Saved data entries
## Begin

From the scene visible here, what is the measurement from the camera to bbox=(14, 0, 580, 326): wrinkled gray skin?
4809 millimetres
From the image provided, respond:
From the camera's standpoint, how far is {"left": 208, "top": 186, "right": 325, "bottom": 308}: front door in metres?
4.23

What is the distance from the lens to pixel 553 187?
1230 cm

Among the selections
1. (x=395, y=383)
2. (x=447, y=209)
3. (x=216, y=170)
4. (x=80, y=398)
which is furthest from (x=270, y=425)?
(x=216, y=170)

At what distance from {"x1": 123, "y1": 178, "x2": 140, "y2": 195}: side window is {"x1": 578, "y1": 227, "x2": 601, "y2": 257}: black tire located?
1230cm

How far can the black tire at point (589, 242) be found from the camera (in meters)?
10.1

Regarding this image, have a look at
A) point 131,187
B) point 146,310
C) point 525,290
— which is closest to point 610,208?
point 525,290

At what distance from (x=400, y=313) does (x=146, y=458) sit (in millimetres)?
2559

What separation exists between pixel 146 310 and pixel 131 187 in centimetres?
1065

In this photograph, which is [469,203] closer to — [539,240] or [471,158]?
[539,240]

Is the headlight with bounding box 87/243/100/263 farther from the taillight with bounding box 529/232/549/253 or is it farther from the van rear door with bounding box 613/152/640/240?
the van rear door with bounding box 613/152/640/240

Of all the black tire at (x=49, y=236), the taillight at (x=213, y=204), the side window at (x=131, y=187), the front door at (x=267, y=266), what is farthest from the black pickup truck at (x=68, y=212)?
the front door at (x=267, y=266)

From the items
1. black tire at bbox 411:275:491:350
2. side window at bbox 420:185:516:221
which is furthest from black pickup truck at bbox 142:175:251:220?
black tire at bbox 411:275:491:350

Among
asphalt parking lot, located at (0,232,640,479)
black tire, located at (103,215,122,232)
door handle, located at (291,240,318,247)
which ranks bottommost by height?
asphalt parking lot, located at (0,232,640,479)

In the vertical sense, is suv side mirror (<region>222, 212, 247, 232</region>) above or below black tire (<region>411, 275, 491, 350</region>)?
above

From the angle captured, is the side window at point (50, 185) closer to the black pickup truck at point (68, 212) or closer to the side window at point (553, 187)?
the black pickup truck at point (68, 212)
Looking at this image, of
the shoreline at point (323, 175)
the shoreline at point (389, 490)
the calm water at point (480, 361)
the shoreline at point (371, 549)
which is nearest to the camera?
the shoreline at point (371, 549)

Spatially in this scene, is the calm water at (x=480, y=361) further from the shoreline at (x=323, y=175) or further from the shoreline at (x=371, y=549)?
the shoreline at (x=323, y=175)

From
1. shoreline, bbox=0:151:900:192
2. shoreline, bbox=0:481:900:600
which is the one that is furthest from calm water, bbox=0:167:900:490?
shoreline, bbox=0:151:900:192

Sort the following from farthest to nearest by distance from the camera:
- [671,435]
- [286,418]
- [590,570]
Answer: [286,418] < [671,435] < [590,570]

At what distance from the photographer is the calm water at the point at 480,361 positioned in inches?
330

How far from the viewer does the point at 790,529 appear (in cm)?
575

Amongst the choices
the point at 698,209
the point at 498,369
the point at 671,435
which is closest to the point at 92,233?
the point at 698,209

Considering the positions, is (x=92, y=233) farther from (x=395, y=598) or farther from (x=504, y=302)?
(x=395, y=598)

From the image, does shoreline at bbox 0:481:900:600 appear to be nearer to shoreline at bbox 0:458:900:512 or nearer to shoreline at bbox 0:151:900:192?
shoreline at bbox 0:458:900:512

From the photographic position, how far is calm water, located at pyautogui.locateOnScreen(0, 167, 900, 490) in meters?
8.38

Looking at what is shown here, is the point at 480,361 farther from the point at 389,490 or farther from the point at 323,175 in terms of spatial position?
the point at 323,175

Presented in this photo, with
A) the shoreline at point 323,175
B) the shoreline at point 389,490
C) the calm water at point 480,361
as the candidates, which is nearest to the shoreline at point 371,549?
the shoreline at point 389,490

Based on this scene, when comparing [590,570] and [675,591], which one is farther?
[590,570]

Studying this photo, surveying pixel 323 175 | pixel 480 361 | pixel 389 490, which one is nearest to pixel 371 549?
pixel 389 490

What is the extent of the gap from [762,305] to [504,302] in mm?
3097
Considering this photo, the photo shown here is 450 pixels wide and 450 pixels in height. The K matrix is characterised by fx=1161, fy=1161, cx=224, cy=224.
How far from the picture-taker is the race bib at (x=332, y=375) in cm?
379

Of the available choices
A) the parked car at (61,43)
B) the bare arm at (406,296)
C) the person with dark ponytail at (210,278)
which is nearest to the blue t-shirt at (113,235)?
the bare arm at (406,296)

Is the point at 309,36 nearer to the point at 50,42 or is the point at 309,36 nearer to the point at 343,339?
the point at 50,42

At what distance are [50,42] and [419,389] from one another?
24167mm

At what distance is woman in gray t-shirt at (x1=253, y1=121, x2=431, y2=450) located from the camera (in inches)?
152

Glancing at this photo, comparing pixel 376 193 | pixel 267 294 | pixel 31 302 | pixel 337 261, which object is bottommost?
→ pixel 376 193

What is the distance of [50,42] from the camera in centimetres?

## End

WORK TO BE COMPLETED:
Reproduce exactly the lines from the one with "Of the available choices" through the end of the entries above, both ends included.

RESPONSE TO THIS TASK:
Of the available choices
A) the parked car at (61,43)
B) the bare arm at (406,296)
C) the person with dark ponytail at (210,278)
which is nearest to the blue t-shirt at (113,235)?
the bare arm at (406,296)

Is the point at 309,36 nearer to the point at 50,42 or is the point at 309,36 nearer to the point at 343,339?
the point at 50,42

At what distance are [50,42] and [419,389] from one another?
24167mm

At what distance is woman in gray t-shirt at (x1=253, y1=121, x2=431, y2=450) located from the camera (in inches)?
152

Glancing at this photo, comparing pixel 376 193 | pixel 267 294 | pixel 31 302 | pixel 337 261, which object is bottommost?
→ pixel 376 193

What is the distance of [50,42] from the camera in centimetres?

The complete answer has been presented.